An 1860 house in Centerport said by its owner to have once been owned by a sea captain is on the market for $899,000.
The original front of the house, which faces Centerport Harbor, became the back of the house when the road was moved to the opposite side of the home at the turn of the 20th century, says homeowner William Perks.
The Perks family, in addition to building an extension that added an attached garage and bedroom, enclosed the porch off what is now the rear of the home to create a 28-by-10.5-foot three-seasons room with water views. Below that is an open porch from which Perks says the family enjoys Fourth of July fireworks shows put on by the Crescent Beach Club in Bayville.
The two-bedroom, 2-1/2-bathroom Colonial, represented by Tim Cavanagh of Douglas Elliman Real Estate, is on a .18-acre lot and includes 58 feet of waterfront. Along the bulkhead is a rock wall that Perks says his father, Oran, created from rocks he collected while traveling. `
“He took rocks from all over,” Perks says of his father, saying the roughly 25-foot-long wall includes finds from Arizona, Nova Scotia, his dad’s hometown in Illinois and many other locations.
Perks’ parents, who he says purchased the house in the 1940s, converted the home’s original kitchen, now at the front of the house, into a parlor with a bow window. A bedroom off the formal dining room became the current kitchen, which includes stainless steel appliances.

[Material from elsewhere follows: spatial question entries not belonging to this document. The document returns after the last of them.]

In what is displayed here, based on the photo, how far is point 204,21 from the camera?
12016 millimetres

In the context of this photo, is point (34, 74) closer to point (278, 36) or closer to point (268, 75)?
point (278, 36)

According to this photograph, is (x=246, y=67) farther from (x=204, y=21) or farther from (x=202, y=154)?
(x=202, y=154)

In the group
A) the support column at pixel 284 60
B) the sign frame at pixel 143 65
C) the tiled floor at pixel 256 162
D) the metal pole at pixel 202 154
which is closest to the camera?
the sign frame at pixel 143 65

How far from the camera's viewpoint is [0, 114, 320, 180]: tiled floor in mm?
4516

The main level also includes the living room, an office and a full bathroom.
The finished walkout basement, with exposed brick and wood, features a speakeasy-style bar, wood stove and full bathroom. The room, Perks says, was his father’s man cave.

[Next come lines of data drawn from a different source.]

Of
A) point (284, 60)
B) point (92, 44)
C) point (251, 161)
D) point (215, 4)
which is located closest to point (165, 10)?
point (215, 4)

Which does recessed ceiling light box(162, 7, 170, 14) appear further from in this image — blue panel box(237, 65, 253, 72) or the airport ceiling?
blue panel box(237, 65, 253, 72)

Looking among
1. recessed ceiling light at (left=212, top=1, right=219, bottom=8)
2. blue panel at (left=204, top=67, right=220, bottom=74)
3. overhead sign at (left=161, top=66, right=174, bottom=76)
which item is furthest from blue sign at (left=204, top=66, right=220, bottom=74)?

In a story about the house in 1982, Newsday reported that Oran and Bernice — a descendant of the Townsend family, one of the founding families of Oyster Bay — paid $6,800 for the house and preserved the traditions of the Victorian home. “Scores of visitors inspected the Perks home on a recent tour of notable, vintage houses conducted by the Greenlawn-Centerport Historical Society,” the story said.